We may send you product updates, newsletters, event invitations, or marketing messages where permitted by law. You can opt out at any time by using the unsubscribe link or contacting us.

We may still send important non-marketing communications about your account, billing, service changes, or security.

14. Children

Our Services are not directed to children, and we do not knowingly collect personal information directly from children through our website for independent use of the Services.

15. Access, Complaints and Contact

If you would like to access or correct your personal information, or if you believe we have mishandled your personal information or breached applicable privacy law, please contact us.

Please include enough detail for us to investigate. We will review your complaint and respond within a reasonable time.

Everpower Labs Pty Ltd

ABN: 36 673 566 875
Email: hello@zemly.ai
Address: Unit G10/48 Gungahlin Pl, Gungahlin ACT 2912

16. Australia-Specific Information

If the Privacy Act 1988 (Cth) applies to our handling of your personal information, you may also have rights under that law.

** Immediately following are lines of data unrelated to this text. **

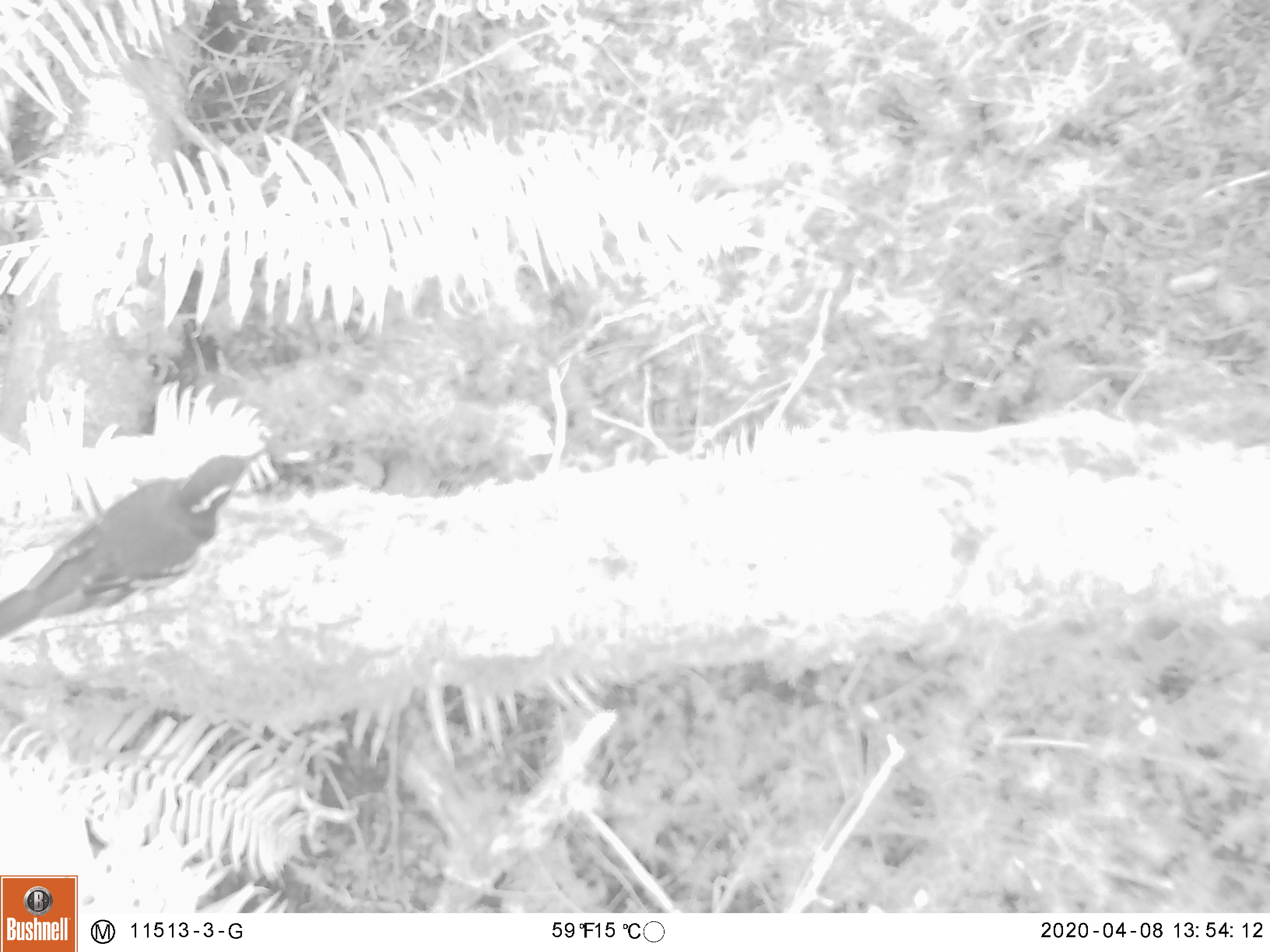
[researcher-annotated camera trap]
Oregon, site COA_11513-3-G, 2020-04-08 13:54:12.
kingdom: Animalia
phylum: Chordata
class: Aves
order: Passeriformes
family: Turdidae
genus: Ixoreus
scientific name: Ixoreus naevius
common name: varied thrush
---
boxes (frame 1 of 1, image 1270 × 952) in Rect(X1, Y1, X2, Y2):
varied thrush: Rect(1, 451, 264, 636)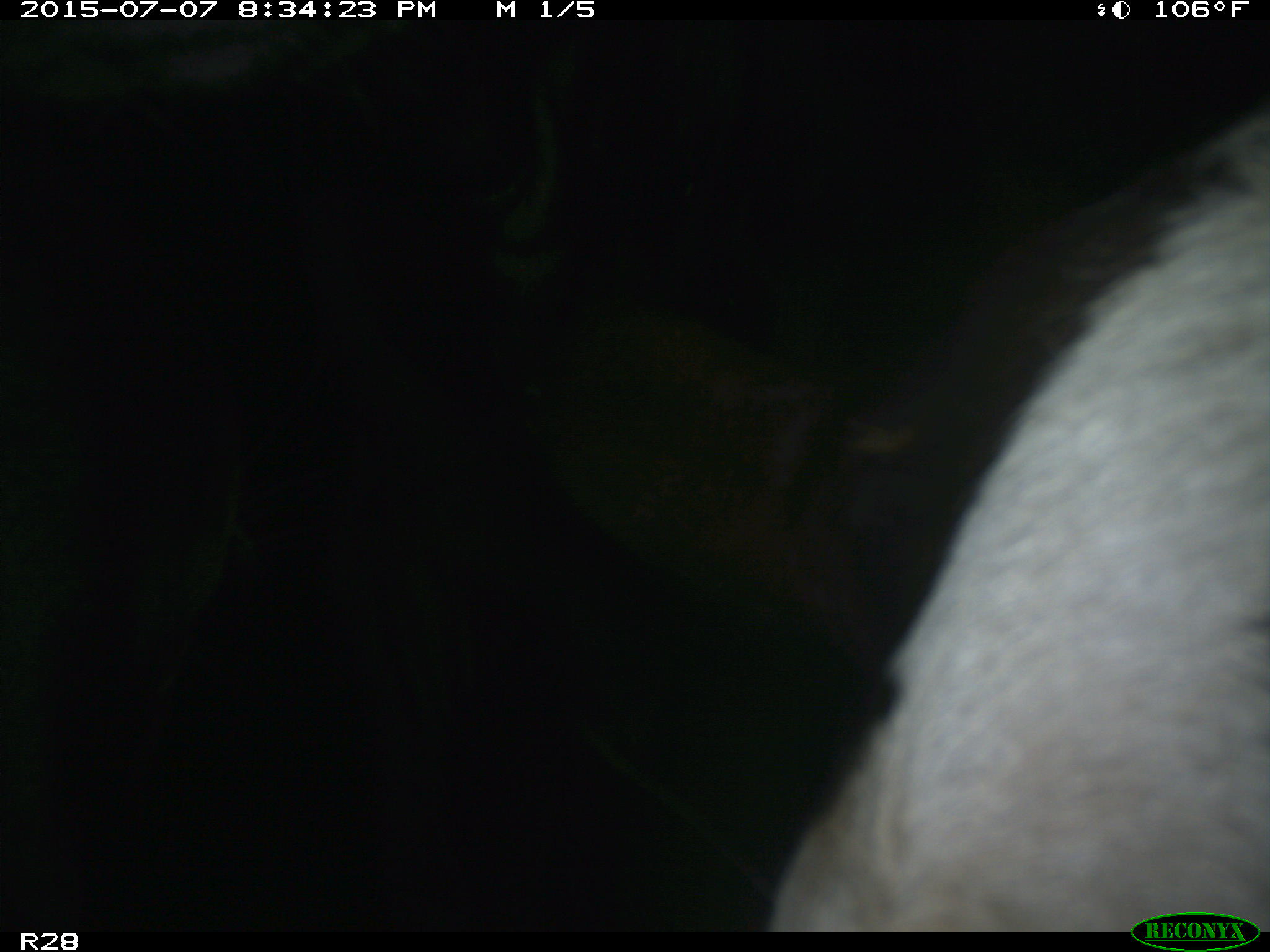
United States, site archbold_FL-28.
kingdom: Animalia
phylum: Chordata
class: Mammalia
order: Artiodactyla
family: Bovidae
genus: Bos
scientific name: Bos taurus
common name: domestic cow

If you are not satisfied with our response to your privacy complaint, you may contact the Office of the Australian Information Commissioner.

17. International Customers

If you access or use the Services from outside Australia, your information will generally be handled within the designated geographic region for your deployment, subject to the data residency and cross-border handling provisions described in this Privacy Policy.

18. Changes to This Privacy Policy

We may update this Privacy Policy from time to time. We will publish the updated version on our website and revise the “Last updated” date.

Your continued use of the Services after an update takes effect indicates acceptance of the revised Privacy Policy, to the extent permitted by law.